1. Limited time only! Sign up for a free 30min personal tutor trial with Chegg Tutors
    Dismiss Notice
Dismiss Notice
Join Physics Forums Today!
The friendliest, high quality science and math community on the planet! Everyone who loves science is here!
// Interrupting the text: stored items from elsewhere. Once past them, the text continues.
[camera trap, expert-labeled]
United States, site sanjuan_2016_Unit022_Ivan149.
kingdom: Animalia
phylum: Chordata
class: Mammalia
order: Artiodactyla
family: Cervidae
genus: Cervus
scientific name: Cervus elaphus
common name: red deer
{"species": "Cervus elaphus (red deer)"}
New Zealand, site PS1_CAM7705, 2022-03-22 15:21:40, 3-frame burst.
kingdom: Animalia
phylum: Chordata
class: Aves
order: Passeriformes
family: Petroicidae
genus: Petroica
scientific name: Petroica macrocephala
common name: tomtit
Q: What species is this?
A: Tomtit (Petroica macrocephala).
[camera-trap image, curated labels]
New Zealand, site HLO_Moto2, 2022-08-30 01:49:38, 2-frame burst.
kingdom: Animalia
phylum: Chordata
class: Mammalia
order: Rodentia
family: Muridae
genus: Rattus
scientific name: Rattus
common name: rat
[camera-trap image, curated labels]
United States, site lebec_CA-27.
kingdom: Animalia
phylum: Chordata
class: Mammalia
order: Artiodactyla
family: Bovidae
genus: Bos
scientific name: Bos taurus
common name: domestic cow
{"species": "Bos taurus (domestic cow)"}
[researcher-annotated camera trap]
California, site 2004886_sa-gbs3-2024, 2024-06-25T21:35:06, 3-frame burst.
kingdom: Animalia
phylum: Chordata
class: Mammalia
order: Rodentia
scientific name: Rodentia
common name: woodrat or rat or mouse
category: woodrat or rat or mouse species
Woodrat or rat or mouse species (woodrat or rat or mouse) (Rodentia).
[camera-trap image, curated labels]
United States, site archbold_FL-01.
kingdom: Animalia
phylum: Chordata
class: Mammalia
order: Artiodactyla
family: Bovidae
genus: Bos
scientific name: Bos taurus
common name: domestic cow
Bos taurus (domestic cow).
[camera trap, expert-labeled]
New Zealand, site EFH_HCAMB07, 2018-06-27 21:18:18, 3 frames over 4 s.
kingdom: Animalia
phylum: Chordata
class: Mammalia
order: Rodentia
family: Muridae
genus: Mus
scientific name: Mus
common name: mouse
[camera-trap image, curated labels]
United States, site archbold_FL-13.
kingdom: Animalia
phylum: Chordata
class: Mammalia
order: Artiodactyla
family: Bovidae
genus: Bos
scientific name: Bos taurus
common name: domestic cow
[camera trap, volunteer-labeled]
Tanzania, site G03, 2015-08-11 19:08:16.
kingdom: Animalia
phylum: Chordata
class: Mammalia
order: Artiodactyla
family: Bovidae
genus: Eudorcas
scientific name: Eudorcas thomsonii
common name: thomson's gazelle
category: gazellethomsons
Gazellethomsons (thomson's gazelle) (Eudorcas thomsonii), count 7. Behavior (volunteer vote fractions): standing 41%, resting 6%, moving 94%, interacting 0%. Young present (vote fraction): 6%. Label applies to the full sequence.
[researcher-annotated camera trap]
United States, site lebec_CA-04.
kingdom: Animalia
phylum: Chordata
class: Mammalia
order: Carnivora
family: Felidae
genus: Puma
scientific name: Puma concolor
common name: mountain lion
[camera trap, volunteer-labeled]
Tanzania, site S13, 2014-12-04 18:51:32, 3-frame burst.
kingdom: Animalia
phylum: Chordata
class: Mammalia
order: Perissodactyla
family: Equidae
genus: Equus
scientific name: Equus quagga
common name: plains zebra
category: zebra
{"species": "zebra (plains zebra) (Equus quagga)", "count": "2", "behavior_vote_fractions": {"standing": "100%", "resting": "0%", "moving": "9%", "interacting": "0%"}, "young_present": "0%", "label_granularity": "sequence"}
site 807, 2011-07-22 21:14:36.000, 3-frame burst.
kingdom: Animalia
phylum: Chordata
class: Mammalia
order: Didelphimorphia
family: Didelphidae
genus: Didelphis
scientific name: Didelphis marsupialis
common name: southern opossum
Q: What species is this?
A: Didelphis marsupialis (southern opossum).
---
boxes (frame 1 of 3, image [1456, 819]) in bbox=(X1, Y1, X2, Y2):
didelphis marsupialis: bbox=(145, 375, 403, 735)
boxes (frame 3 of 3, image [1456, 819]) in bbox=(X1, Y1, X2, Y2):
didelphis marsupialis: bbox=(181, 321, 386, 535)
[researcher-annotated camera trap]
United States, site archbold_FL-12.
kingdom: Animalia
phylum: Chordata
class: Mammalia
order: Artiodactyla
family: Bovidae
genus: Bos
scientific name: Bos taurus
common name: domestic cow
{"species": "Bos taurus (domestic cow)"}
Lagrange Multipliers to find the Maximum and Minimum values

  1. Apr 4, 2009 #1
    1. The problem statement, all variables and given/known data

    Use Lagrange Multipliers to find the Maximum and Minimum values of f(x,y) = x2-y.
    Subject to the restraint g(x,y) = x2+y2=25

    2. Relevant equations

    gradient f(x,y)= gradient g(x,y)

    3. The attempt at a solution

    I have found the gradients of f and g to be

    f(x,y) = 2xi + -1j
    g(x,y) = 2xi + 2yj


    I have put these to gether with the constraint to find the simutaneous equation

    2x = lambda 2x
    -1 = lambda 2y
    x2+y2 = 25

    Have I got this system right so far ?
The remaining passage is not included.